Belgium paid its final respects Wednesday to the last survivor of a resistance team that pulled off a daring raid in 1943, rescuing over 200 Jews from a train to Auschwitz with no more than a pistol, three pairs of wire cutters, a lantern and a red rag.
Robert Maistriau, who died at the age of 87, was 22 years old when he and two friends took the risk of hijacking a train deporting over 1,600 Jews from Belgium to the Nazi death camp of Auschwitz in Poland.
On the night of April 19, 1943, the trio - Maistriau, Youra Livchitz (25) and Jean Franklemon (25) - bicycled from their Brussels homes some 40 kilometres to the town of Boortmeerbeek in Flanders.
There, they wrapped their lantern in a red rag and laid it on the eastbound railway track as a stop sign. Lying in the darkness, they watched in astonishment as the train ground to a halt.
They were incredibly lucky. The guards in the front and rear wagons seemed unaware of what was going on.
After a moment of hesitation, Maistriau crept out of hiding and ran to the darkened train, forcing the door on the nearest carriage with his wire-cutters while Livchitz fired the pistol to delay the guards - a sound which those inside the carriage never forgot.
"The train stopped, and from my wagon, in complete darkness and among dozens of men, women and crying children, I heard shots and shouts in German from the Nazi escorts," Simon Gronowski, then an 11-year-old boy and now a Brussels lawyer, wrote to newspaper Le Soir.
Seventeen deportees jumped out of the first wagon and fled as the guards opened fire - but one prisoner in the wagon shouted at the others to stay where they were.
While Livchitz fired, Maistriau and Franklemon broke open a second wagon, urging the prisoners to run for their lives.

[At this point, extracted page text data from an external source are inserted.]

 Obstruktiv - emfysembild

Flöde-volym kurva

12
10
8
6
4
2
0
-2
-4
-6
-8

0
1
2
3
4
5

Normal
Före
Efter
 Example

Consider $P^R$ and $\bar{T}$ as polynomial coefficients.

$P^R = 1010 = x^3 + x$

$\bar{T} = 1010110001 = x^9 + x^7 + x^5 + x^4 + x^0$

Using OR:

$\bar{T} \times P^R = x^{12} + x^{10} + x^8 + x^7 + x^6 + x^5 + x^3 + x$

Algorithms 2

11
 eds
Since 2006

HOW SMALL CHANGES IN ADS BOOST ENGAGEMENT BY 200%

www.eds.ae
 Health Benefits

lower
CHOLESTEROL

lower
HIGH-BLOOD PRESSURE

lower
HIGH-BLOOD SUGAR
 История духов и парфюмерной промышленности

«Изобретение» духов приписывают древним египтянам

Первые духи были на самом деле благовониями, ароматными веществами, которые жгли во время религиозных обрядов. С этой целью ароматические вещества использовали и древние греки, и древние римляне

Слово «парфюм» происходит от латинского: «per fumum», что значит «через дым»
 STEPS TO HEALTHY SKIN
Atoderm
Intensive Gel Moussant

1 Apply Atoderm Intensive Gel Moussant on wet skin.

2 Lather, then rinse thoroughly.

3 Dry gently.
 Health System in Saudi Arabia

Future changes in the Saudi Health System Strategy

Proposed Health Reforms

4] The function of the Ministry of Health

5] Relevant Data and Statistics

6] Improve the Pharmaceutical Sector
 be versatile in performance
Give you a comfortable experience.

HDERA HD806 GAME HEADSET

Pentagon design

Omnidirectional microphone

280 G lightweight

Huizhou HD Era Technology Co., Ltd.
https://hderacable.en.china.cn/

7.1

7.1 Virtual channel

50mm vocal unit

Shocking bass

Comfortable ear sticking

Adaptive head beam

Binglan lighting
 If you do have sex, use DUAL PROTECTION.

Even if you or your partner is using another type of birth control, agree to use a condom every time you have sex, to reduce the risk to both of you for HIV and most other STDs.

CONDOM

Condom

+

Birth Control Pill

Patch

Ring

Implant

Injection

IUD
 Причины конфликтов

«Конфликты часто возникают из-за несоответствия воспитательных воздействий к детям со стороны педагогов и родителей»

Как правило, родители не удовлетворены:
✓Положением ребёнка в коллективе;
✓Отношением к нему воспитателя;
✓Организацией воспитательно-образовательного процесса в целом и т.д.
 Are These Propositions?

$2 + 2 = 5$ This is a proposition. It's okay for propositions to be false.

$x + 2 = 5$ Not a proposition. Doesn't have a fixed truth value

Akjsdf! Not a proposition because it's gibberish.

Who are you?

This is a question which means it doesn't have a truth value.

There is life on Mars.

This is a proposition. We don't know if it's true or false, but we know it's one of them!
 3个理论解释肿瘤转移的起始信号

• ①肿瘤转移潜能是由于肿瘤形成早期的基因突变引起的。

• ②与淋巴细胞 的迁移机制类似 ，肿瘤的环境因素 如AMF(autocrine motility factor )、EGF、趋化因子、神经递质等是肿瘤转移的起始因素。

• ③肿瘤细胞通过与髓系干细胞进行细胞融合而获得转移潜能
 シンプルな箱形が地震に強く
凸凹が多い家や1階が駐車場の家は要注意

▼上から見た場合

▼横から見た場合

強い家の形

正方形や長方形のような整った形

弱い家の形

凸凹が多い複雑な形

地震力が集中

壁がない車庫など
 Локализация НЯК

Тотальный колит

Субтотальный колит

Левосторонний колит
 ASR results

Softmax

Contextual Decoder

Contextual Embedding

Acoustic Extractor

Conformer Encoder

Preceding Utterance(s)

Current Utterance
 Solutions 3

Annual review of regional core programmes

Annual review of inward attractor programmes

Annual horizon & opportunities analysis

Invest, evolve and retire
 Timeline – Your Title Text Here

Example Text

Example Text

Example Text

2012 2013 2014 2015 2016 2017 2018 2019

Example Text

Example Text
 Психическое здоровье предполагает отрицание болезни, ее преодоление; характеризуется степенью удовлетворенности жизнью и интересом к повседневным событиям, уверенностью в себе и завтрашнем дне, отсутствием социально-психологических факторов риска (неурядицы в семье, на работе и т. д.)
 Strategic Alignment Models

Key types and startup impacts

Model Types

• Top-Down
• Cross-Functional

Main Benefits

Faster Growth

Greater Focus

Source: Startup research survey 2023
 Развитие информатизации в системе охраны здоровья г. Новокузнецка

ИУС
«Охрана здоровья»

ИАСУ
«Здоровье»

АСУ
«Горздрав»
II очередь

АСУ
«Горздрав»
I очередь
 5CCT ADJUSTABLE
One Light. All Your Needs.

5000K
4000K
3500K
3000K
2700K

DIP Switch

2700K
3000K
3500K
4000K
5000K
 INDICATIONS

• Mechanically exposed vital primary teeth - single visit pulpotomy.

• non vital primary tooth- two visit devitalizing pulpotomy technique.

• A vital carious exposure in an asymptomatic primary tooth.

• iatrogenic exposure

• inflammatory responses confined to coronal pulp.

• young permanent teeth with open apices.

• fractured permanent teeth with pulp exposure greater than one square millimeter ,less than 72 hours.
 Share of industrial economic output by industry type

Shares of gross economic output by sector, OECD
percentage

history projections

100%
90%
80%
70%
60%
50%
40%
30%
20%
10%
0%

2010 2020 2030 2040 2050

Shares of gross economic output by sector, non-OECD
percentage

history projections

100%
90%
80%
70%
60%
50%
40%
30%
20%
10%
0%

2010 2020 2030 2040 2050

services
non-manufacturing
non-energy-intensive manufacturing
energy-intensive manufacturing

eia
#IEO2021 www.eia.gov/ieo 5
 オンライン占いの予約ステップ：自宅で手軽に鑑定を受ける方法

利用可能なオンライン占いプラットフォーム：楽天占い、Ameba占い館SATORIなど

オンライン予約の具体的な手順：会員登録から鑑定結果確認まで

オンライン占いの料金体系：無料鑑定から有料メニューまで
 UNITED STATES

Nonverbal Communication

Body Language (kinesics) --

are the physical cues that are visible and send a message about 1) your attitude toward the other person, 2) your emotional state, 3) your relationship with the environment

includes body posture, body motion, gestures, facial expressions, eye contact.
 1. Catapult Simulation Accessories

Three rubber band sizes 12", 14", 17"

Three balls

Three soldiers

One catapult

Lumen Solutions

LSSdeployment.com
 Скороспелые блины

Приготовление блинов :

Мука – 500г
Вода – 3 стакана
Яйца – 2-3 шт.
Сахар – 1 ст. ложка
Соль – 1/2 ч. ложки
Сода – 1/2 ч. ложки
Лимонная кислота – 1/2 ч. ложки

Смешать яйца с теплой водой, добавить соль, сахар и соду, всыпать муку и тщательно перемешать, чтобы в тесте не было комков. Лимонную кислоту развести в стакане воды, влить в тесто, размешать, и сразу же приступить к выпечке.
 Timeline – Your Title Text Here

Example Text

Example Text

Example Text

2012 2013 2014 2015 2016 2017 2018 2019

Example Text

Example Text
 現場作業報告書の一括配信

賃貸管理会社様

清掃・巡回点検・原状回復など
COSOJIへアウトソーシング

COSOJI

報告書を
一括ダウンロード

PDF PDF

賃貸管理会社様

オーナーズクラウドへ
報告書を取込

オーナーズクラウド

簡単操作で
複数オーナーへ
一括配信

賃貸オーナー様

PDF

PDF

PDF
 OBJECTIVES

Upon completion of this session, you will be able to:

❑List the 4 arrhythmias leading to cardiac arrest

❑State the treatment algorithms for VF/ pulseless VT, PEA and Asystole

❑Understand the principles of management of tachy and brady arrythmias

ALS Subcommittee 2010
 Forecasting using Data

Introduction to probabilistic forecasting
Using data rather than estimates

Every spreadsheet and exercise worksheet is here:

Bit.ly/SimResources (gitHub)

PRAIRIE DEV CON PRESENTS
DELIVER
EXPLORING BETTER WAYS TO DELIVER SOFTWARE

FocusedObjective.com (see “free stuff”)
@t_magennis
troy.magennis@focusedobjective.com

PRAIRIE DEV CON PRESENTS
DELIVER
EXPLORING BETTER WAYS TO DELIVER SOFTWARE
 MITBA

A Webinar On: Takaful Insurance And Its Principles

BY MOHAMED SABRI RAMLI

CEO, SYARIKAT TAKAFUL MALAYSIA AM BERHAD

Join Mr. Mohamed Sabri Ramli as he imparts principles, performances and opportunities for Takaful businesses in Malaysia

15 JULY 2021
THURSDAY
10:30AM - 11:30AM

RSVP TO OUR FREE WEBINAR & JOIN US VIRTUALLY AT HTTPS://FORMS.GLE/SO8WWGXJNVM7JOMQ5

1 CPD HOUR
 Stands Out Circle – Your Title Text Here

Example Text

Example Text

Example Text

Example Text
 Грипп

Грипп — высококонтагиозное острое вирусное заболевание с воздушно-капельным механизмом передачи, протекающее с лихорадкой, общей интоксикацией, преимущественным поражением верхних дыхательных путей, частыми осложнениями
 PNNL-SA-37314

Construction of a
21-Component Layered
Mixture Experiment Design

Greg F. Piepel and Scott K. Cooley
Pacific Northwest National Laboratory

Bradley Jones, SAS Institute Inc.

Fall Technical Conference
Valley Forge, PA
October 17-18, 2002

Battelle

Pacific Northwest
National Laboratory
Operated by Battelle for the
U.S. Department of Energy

As the guards closed in, the trio took to their bicycles, racing back to Brussels under the cover of darkness. When the train finally set off, the men in Gronowski's wagon broke into the open cars and escaped as well.
In all, Maistriau's team freed an estimated 230 deportees that night, although exact figures vary. Of those freed over 100 survived the war. It was the only time in occupied Europe that resistance fighters liberated a deportation train.
"I did it more out of the wish to do something against the occupiers than to do anything special. We knew the name of Auschwitz, but we didn't know where it was - Livchitz just said it wouldn't end well for these people," Maistriau said.
Livchitz was shot by the Nazis in 1943. Maistriau was arrested in March 1944 and deported to the Bergen-Belsen concentration camp, from which he was liberated in April 1945. Franklemon died in 1977.